Contrast that with Jamestown's schools, which are only 95 miles away from Ashtabula, Ohio, if they were ever inclined to play a football or basketball game there. But that trip would be derailed if the travel proposal passes, because Ohio does not border New York.
Cream of the crop penalized
Admittedly, the Ohio example doesn't apply to very many schools, although Aquinas has had to play some football games there in recent years because Section 5 ADs can never seem to find their planning calendar when the Little Irish call to try to schedule games.
Football scheduling in the state is notoriously tight and will get worse if the proposal to shorten the regular season for many sports is approved; a six-or seven-week regular season (instead of seven or eight) will leave fewer teams with non-league dates available, a concern for more than just Aquinas.
Even Canandaigua had to accept games with Camden from Section 3 and Slippery Rock, Pa., last season just to fill out its schedule.

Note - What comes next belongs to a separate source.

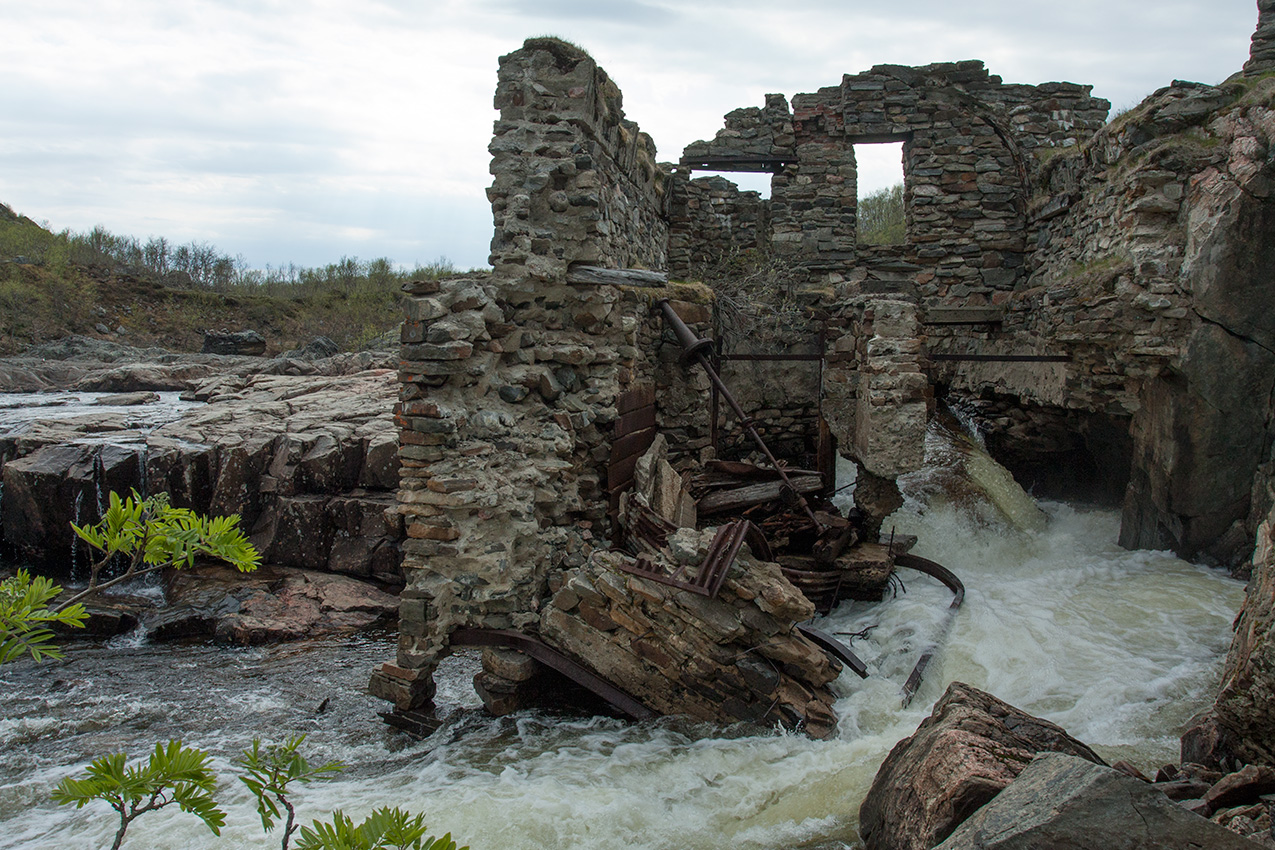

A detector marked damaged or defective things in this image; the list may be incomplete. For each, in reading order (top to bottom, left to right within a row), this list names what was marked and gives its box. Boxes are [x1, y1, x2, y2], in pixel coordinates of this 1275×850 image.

rusted iron pipe [652, 300, 821, 532]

Other travel is less out of necessity than it is the result of ambition. We have lacrosse teams that have been known to travel to Maryland and Massachusetts, two other hotbed states for a sport that many New York schools play exceedingly well.

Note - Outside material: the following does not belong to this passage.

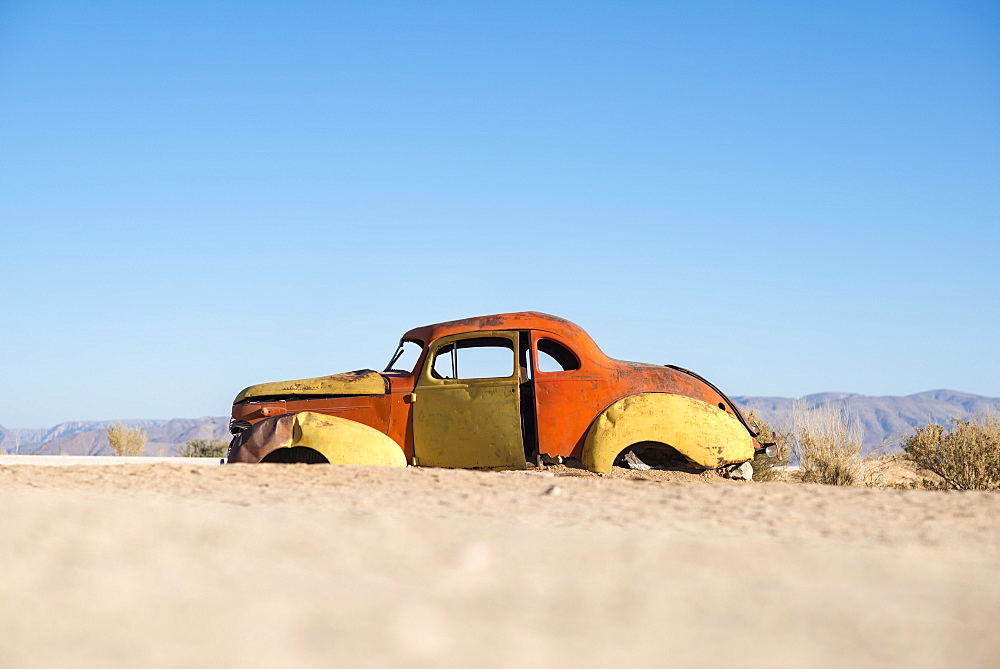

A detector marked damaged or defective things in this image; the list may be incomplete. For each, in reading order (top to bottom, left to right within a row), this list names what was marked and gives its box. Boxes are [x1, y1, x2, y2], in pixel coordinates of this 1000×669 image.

Similarly, there are only so many places for Saratoga's superb girls cross country team to run in its neck of the woods without bumping into Shenendehowa, Guilderland, Colonie, Shaker, Burnt Hills, Queensbury and Averill Park ad nauseam even before racing most of them at sectionals, states, the Federation meet and the Nike Cross Nationals qualifier in consecutive weeks.

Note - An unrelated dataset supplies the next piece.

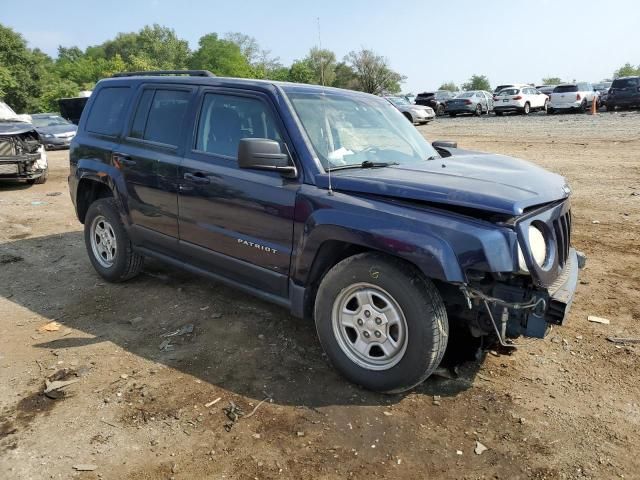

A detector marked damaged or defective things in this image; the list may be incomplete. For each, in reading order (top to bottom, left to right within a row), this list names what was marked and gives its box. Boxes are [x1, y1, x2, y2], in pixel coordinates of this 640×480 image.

wrecked vehicle [0, 101, 48, 184]
wrecked vehicle [69, 71, 584, 394]
damaged front bumper [464, 248, 584, 342]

The Streaks have ventured during the regular season to meets like the Brown Invitational in Rhode Island and the Great Amercan Cross Country Festival, which is returning to Cary, N.C., after a three-year stay in Hoover, Ala., in a bid to challenge themselves against similarly elite programs.
Those trips, as well as basketball junkets to Myrtle Beach, Florida and California taken by any number of NYSPHSAA member schools would fall by the wayside. (I assume the Fayetteville-Manlius girls could still go for a fourth straight Nike Cross Nationals championship in Portland, Ore., because the event is a "club" competition after the H.S. season concludes, not a varsity sport.)